In this paper, we propose a modern synergetic neural network (MSNN) model to properly apply the advantages of SNN to practical problems. We first address the association error and release the parameter tuning space by defining and remodeling the state initialization method of SNN. Although SNN’s first study and some subsequent studies suggest that its initial state characterizes the similarity between samples and memories11,23,32,33,34, we prove that the initial state does not conform to the principles of a similarity metric. Therefore, we distill the network's method of calculating the initial state and remodel it as a definitive solution. Since the new solution isolates the parameter tuning process, the whole optimization space can be reserved for the task properties. We design an Error BackPropagation (EBP) based attention parameter training method that allows MSNN to be co-trained with other network layers for automatic data distribution adaptation. Experimental results on 75 imbalanced small UC Irvine Machine Learning (UCI) Datasets show that these improvements make MSNN outperform 187 neural and non-neural methods.

Contribution of this work

(1) Revealing the root of the SNN association error to be the wrong state initialization method. (2) Updating SNN’s working process to solve the association error and release the parameter tuning space. (3) Proposing an EBP-based training method to enable adaptation of the built-in attention parameters to the data distribution.

Related work

In general, classification methods for imbalanced data include data preprocessing, training target modification, and proposing targeting methods35. Since most classification networks are not designed with data imbalance, related research focuses on data preprocessing methods.
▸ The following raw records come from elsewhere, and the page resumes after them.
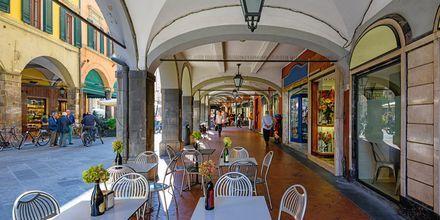 Hyggelig gade i Pisa, Toscana, Italien.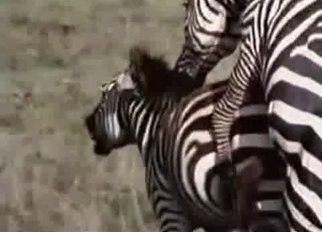 Stunning zebras having amazing zoophile sex
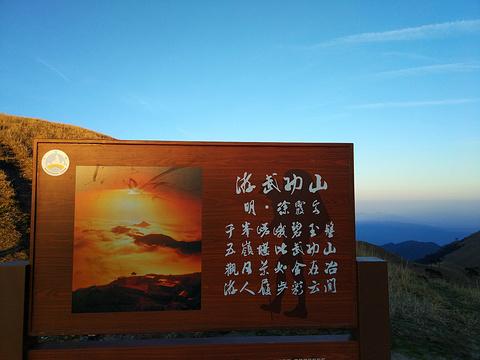 高山草甸旅游景点图片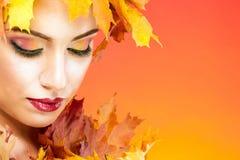 与橙色叶子的秋天构成 免版税库存图片
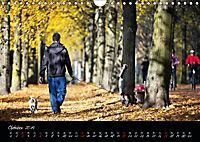 Fahrrad-Hauptstadt MÜNSTER im goldenen Grün (Wandkalender 2019 DIN A4 quer) - Produktdetailbild 10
Depending on the distributional characteristics of the data, preprocessing methods can be categorized into oversampling36,37, undersampling38,39, and hybrid methods of the two40,41. In recent years, with the increasing demand for data volume of classification networks and the proposal of pattern generation methods based on generative adversarial networks, oversampling of minority classes has gradually become a mainstream method42,43. However, our solution belongs to the category of proposing targeting methods, and our network natively supports imbalanced data for training, which is divergent from the above studies.

SNN overview

SNN’s working procedure

SNN is a 3-layer RNN, its network structure is shown in Fig. 1. Updating formula of SNN11 of its input, hidden, and output layer is

$${\varvec{\xi}}={V}^{+}{\varvec{x}}$$
(1)
$${{\varvec{\xi}}}^{{\varvec{n}}{\varvec{e}}{\varvec{w}}}=Syn\left({\varvec{\xi}}\right)=\gamma \left(\frac{b{{\varvec{\xi}}}^{3}+{\varvec{\lambda}}{\varvec{\xi}}}{(b+c){\Vert {\varvec{\xi}}\Vert }_{2}^{2}}+\left(\frac{1}{\gamma }-1\right){\varvec{\xi}}\right)$$
(2)
$${{\varvec{x}}}^{{\varvec{n}}{\varvec{e}}{\varvec{w}}}=V{{\varvec{\xi}}}^{{\varvec{n}}{\varvec{e}}{\varvec{w}}}$$
(3)

\({\varvec{x}}\) is the normalized query pattern. \(V=[{{\varvec{v}}}_{1},\dots ,{{\varvec{v}}}_{{\varvec{M}}}]\) is the matrix of normalized static prototypes representing memories. \({{\varvec{x}}}^{{\varvec{n}}{\varvec{e}}{\varvec{w}}}\) is the new input transmitting to Eq. (1). \({\varvec{\xi}}\) is the vector of order parameters. \({V}^{+}\) is \(V\)’s Moore–Penrose inverse44,45. \(Syn\) is the Synergetic activation function. \(\gamma\) is the learning rate. Network parameters include \({\varvec{\lambda}}\), \(b\), and \(c\). \({\varvec{\lambda}}\) is the attention parameter to the prototypes with default value 1. Higher attention brings greater chances of association. \(b\) and \(c\) control the convergence speed with default value 1. SNN requires that all prototypes are mutually independent, and that their total number is less than the dimension, such that the product of \({V}^{+}\) and \(V\) is the identity matrix. Substitute Eq. (3) into (1), and \({\varvec{\xi}}={V}^{+}{{\varvec{x}}}^{{\varvec{n}}{\varvec{e}}{\varvec{w}}}={{\varvec{\xi}}}^{{\varvec{n}}{\varvec{e}}{\varvec{w}}}\). Thus, the update formula can be interpreted as constructing a dynamic system of \({\varvec{\xi}}\). \({\varvec{\xi}}\) is the dynamical state, and its initial value is the initial state. The variation of \({\varvec{\xi}}\) is reflected to \({\varvec{x}}\) through \(V\).

Figure 1
figure 1

SNN structure. The activation function of the hidden layer is \(Syn\). The input and output layers are linear mappings with weights of the adjoint matrix \({V}^{+}\) and the prototype matrix \(V\), respectively.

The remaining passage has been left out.